* Start STORED RECORDS *

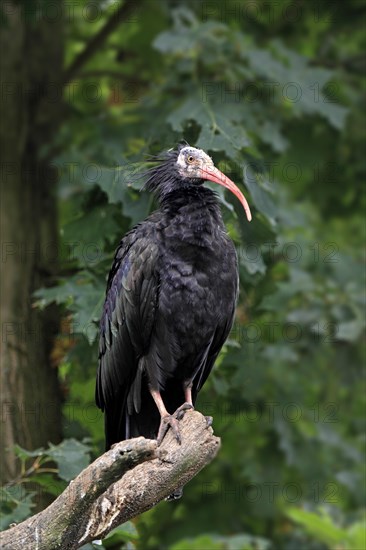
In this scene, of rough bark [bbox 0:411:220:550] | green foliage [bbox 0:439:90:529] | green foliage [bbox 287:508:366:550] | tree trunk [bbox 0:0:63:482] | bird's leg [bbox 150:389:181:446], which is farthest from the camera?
tree trunk [bbox 0:0:63:482]

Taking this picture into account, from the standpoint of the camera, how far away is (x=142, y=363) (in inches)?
225

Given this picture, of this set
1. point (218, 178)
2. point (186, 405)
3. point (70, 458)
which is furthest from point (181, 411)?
point (218, 178)

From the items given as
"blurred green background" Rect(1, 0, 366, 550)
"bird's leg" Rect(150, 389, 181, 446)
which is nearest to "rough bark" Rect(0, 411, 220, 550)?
"bird's leg" Rect(150, 389, 181, 446)

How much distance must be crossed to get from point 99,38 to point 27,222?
186cm

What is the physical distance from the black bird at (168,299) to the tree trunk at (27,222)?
1.15 m

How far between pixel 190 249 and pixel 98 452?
5.59 ft

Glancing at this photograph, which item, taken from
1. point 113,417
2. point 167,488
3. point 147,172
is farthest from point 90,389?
point 167,488

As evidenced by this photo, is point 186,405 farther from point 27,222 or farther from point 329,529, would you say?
point 27,222

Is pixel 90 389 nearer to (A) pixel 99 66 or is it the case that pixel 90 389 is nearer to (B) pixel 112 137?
(B) pixel 112 137

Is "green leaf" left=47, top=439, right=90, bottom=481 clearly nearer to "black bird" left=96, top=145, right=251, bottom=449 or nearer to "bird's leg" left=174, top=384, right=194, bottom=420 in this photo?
"black bird" left=96, top=145, right=251, bottom=449

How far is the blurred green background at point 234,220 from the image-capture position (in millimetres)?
6453

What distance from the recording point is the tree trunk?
691cm

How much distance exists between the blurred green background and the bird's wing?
12.6 inches

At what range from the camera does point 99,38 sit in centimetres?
848
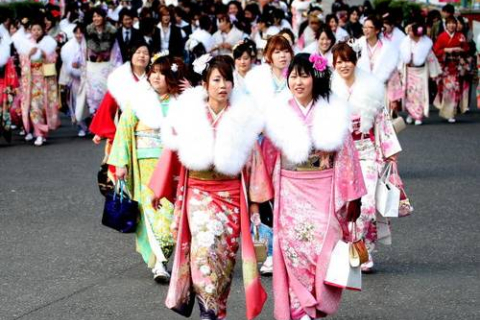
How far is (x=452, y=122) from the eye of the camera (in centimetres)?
1833

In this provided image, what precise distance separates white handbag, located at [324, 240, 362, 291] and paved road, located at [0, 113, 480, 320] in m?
0.59

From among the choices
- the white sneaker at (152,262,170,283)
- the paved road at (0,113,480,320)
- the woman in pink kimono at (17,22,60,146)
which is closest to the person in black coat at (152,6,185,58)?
the woman in pink kimono at (17,22,60,146)

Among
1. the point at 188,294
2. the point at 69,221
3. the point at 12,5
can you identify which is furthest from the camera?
the point at 12,5

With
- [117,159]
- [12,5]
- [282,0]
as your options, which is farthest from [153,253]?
[282,0]

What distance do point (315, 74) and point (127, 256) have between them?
9.36 feet

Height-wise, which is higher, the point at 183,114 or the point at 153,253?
the point at 183,114

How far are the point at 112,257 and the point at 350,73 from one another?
2253 mm

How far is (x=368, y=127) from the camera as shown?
8.41 metres

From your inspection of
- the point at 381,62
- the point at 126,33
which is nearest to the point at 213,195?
the point at 381,62

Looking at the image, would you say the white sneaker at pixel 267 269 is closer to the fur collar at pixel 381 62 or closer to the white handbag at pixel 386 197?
the white handbag at pixel 386 197

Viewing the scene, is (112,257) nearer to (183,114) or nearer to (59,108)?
(183,114)

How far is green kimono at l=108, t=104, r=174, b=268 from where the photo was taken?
27.0 feet

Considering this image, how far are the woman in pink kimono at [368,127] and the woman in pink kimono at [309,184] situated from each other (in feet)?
4.71

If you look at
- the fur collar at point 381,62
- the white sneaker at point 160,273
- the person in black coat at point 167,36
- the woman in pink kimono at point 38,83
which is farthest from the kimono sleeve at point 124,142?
the person in black coat at point 167,36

* End STORED RECORDS *

TASK TO CARRY OUT:
Copy the entries verbatim, starting at the line that contains "Height-wise, which is" and continuing through the end of the entries, both ends included.

FINISHED TASK:
Height-wise, which is higher, the point at 183,114 or the point at 153,253?
the point at 183,114

How far are the point at 112,257 and the point at 350,73 from one another?
2253 mm

How far is (x=368, y=127) from the camera as shown?
8.41 metres

From your inspection of
- the point at 381,62
- the point at 126,33
which is nearest to the point at 213,195?
the point at 381,62

Looking at the image, would you say the white sneaker at pixel 267 269 is closer to the fur collar at pixel 381 62 or closer to the white handbag at pixel 386 197?
the white handbag at pixel 386 197

Viewing the scene, is (112,257) nearer to (183,114) or nearer to (59,108)?
(183,114)

How far is green kimono at l=108, t=104, r=174, b=268 from where the photo was taken?
27.0 feet

Considering this image, how far are the woman in pink kimono at [368,127] and the woman in pink kimono at [309,184] situated from each other (in feet)?
4.71

If you look at
- the fur collar at point 381,62
- the white sneaker at point 160,273
- the person in black coat at point 167,36
- the woman in pink kimono at point 38,83
which is farthest from the kimono sleeve at point 124,142?
the person in black coat at point 167,36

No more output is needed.